Baculoviruses are potentially a valuable, environmentally-safe means of crop pest control. They are capable of infecting, in a highly specific manner, several of the major pest species. Established insect-cell lines and commonly used baculoviruses are poorly suited for biological pest control purposes. Therefore this research project was started in 1993 to:

1. isolate insects and baculoviruses from nature,
2. establish cell lines from the insects,
3. scale-up and optimize insect-cell cultures,
4. produce wild-type baculovirus (PlBs),
5. formulate these PlBs,
6. define dosage and stability of the virus, and
7. use these formulated baculoviruses for field testing in the country of origin of the insects.

Chemical crop protecting agents may impose considerable environmental stress and induce resistance in insects. Therefore, bioinsecticides form a challenging alternative. Especially baculoviruses are of interest, since they are highly specific for the target pest, and no resistance has been reported so far. The aim of this project is the development of an insect-cell-culture process on an industrial scale for the production of a viral biopesticide. Traditionally, baculoviruses are produced in insect larvae. This process is laborious and difficult to scale-up. Moreover, insects are easily contaminated.
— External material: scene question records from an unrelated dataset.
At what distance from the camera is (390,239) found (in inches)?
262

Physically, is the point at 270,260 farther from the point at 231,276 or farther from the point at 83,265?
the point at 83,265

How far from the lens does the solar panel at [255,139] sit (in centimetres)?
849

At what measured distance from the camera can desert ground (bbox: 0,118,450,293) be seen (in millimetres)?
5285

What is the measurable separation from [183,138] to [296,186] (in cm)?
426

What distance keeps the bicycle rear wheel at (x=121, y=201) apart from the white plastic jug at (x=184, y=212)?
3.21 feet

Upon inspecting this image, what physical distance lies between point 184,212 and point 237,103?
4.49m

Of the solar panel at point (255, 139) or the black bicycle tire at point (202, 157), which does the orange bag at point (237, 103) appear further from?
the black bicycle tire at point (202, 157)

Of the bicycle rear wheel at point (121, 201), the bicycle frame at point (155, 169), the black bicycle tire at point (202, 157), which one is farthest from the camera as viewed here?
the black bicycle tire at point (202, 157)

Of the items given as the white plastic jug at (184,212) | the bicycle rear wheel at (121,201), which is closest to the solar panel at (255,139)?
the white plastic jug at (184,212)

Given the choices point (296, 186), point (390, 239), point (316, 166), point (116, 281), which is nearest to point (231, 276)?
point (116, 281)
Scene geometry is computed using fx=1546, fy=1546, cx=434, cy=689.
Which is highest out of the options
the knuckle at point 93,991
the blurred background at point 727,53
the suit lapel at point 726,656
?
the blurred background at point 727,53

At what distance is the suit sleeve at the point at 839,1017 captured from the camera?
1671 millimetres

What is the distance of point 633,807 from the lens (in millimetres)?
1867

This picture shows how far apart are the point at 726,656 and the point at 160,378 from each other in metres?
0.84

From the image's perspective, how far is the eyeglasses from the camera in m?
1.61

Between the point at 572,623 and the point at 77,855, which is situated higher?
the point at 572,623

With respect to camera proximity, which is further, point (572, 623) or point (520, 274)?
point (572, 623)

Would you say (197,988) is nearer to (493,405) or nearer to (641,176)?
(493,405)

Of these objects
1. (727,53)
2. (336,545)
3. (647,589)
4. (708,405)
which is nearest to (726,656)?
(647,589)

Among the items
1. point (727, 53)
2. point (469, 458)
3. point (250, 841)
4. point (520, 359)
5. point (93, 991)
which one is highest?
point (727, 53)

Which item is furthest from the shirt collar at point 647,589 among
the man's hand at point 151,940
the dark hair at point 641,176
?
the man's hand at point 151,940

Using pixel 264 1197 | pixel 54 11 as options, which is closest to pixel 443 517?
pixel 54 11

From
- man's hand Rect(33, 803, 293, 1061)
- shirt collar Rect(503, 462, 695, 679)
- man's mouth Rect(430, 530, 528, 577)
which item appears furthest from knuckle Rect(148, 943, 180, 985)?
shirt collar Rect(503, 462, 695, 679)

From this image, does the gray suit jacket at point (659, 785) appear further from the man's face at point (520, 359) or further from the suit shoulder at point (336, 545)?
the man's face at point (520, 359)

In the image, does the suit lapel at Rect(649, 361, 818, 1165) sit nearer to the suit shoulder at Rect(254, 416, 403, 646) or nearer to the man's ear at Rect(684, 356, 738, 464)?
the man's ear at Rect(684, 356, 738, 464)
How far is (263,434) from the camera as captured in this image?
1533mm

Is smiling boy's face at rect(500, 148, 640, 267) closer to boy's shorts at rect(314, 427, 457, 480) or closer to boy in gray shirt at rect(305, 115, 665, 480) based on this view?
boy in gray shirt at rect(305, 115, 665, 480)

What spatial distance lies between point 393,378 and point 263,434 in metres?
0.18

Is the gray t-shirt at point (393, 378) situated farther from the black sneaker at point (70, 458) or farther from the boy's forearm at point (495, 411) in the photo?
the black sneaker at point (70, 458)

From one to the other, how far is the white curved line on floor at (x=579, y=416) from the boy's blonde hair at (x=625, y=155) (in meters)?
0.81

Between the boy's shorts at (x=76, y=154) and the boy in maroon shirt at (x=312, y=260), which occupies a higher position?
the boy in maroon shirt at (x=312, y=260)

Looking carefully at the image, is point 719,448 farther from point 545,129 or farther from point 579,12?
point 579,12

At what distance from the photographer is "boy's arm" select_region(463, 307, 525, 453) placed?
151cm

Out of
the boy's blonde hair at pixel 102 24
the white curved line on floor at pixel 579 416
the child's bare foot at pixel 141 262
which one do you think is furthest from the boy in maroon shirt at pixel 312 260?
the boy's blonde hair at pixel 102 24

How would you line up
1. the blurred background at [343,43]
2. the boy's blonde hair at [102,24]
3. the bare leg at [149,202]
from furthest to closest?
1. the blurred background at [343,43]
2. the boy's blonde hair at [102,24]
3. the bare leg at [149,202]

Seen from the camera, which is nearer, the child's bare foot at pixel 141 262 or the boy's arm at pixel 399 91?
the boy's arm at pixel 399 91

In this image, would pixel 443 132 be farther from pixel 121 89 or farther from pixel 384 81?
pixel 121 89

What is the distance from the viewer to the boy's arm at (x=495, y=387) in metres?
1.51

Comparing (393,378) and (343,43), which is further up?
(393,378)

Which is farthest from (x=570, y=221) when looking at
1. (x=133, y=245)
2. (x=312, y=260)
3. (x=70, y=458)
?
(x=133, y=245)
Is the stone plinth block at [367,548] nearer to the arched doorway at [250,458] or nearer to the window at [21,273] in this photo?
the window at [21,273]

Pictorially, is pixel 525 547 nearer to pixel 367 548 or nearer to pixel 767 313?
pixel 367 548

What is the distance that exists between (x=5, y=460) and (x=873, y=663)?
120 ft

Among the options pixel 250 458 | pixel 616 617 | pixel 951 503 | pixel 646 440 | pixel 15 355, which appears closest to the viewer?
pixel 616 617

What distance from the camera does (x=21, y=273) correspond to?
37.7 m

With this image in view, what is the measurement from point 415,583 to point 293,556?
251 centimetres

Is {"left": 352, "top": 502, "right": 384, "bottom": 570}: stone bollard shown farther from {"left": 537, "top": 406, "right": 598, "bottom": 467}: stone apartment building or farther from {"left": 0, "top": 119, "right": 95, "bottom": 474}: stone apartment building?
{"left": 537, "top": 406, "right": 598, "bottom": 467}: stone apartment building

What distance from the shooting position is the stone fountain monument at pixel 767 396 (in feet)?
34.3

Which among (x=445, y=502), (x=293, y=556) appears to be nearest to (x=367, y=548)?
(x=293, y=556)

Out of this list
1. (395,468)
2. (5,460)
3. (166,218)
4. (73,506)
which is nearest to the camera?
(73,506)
Modern cell-culture technology facilitates the growth of insect cells in suspension in bioreactors. Successively, those cells may be infected with the extracellular form of the baculovirus, after which the cells will produce the occluded form of the virus (Polyhedra Inclusion Bodies, PlBs) found in nature.
New SeNPV and HaNPV strains were isolated from the Iberian Peninsula, and the NPV isolates were characterized. Insecticidal activity of the isolates were determined but no significant differences were found. Two new cell lines, now established, emerged from Se, with optimized growth in serum-free suspension cultures. The existing Se cell line UCR-Se1 (USe) was adapted to different media including serum-free formulations and to growth in suspension as shake flask- and spinner-cultures. Polyhedral Inclusion Body (PIB) production was satisfactorily. Four new Ha primary cell lines emerged, of which one is proliferating fast with a regular cell morphology. The existing Heliothis zea (Hz) cell line was adapted to serum-free suspension cultures. All cells were characterized and distinguished from each other by DNA-fingerprinting using the RAPD-PCR method, and saved in a cell bank. All cell lines were susceptible to AcMNPV virus. The PlBs produced in Se cells are smaller with a larger number per cell. SeMNPV-lnfected Se cells release a low amount of 17 extracellular viruses (ECV) per cell. Serial passaging of SeMNPV in cell culture resulted in deletions in the viral genome already after 1 passage. Tests of PlBs showed a reduced bioactivity already after 3 passages. Storage condition studies showed SeMNPV hemolymph to be relatively unstable. Hemolymph should be stored at -20 or - 80°C. Large scale production of viral biopesticides (of Se and Ha) in serum-free medium was shown in a 66 liter airlift with Se and Hz cells respectively. Shear effects can be minimized by the effective use of airbubbles in airlifts and/or the use of medium additives. Detailed studies at large scale did not show significant scaleup effects. All the cell lines tested showed the same shear sensitivity.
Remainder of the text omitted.